First, sell Yahoo's Alibaba stake to the first taker. No one outside of China's ruling elite knows how to fairly value Alibaba. China's securities rules and Alibaba's own corporate structure are so opaque to Western observers that any continued involvement risks a very bad surprise. I strongly suspect a lot of Chinese-domiciled companies whose shares trade in US markets are not doing nearly as well as they or their Wall Street enablers claim.
Next, spin off every property not directly touching Yahoo's longtime core functions of search and email. Google did something similar recently when it split off its more experimental projects into Alphabet.
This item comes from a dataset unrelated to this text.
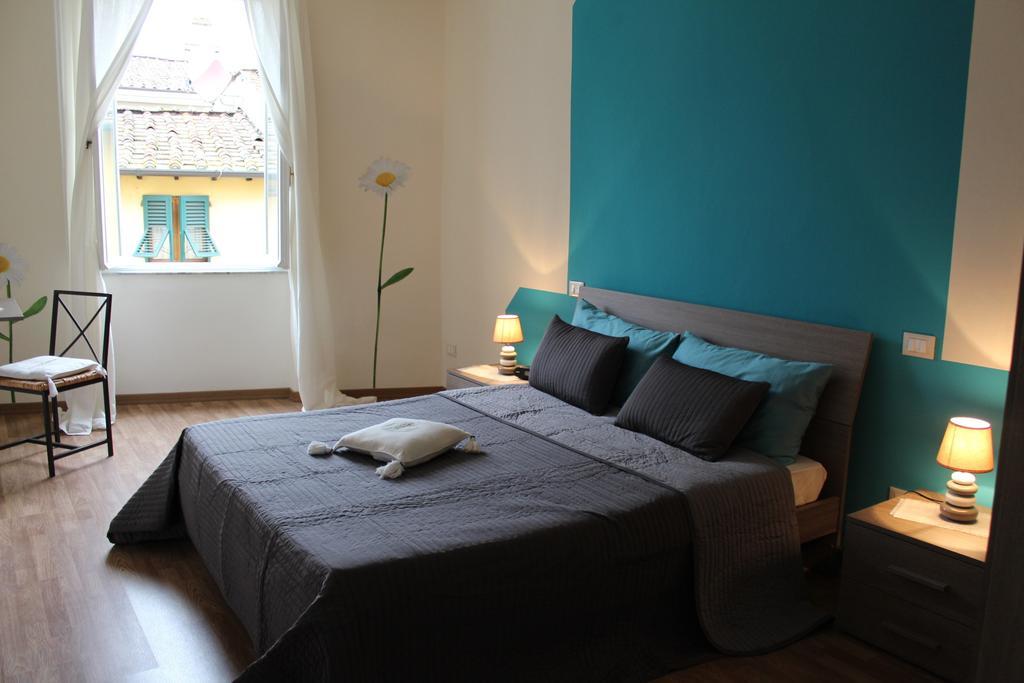 L'Iris B&B Лукка Номер фото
The Yahoo spinoff will thus be a collection of multimedia projects that probably don't work well with search and email anyway. The spinoff would be an attractive acquisition target for a large media company that wants to leverage its legacy cable broadcasting infrastructure into new digital things.
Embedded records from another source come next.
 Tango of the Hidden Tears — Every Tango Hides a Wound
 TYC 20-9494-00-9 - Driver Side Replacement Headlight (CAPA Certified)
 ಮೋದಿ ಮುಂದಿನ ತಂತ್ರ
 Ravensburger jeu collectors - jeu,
Finally, offer the remaining rump of Yahoo, based on search and email, to Microsoft as an acquisition. The offer should recapture the intent of Microsoft's 2008 attempted acquisition that would have added Yahoo's search capability and email user base to Microsoft's more successful product lines. Microsoft is already the cloud provider that Yahoo will never become. Unwinding the unneeded parts of Yahoo is best done before integrating with Microsoft, as it reduces inevitable cultural friction.
Please thank Ms. Mayer and her Yahoo team once all three deals are complete. They have tried their best but they are not helping Yahoo remain an independent company. I do not foresee a role for any of them at Microsoft or a media company after they are done with Yahoo. They have not proven their ability to integrate media projects with search or anything else. Maybe they could land at startups after their golden parachutes deploy. They can learn to be hungry and push for growth all over again.
The Alibaba sale and media property spinoffs should add enough cash to Yahoo's treasury to make the rump company palatable for Microsoft to safely digest. I'm not going to run the numbers on this scenario because that's not my job. I'm the "idea guy" here. My big idea restores Yahoo to its best value proposition and ends its odd status as the only 1990s-style Web portal business model still standing in the cloud age. Its legacy projects will survive in other companies whose business models are more coherent. Saving Yahoo means ending its independence. Let's close the books on this original dot-com era story.
Full disclosure: No position in Yahoo, Microsoft, or any media company at this time.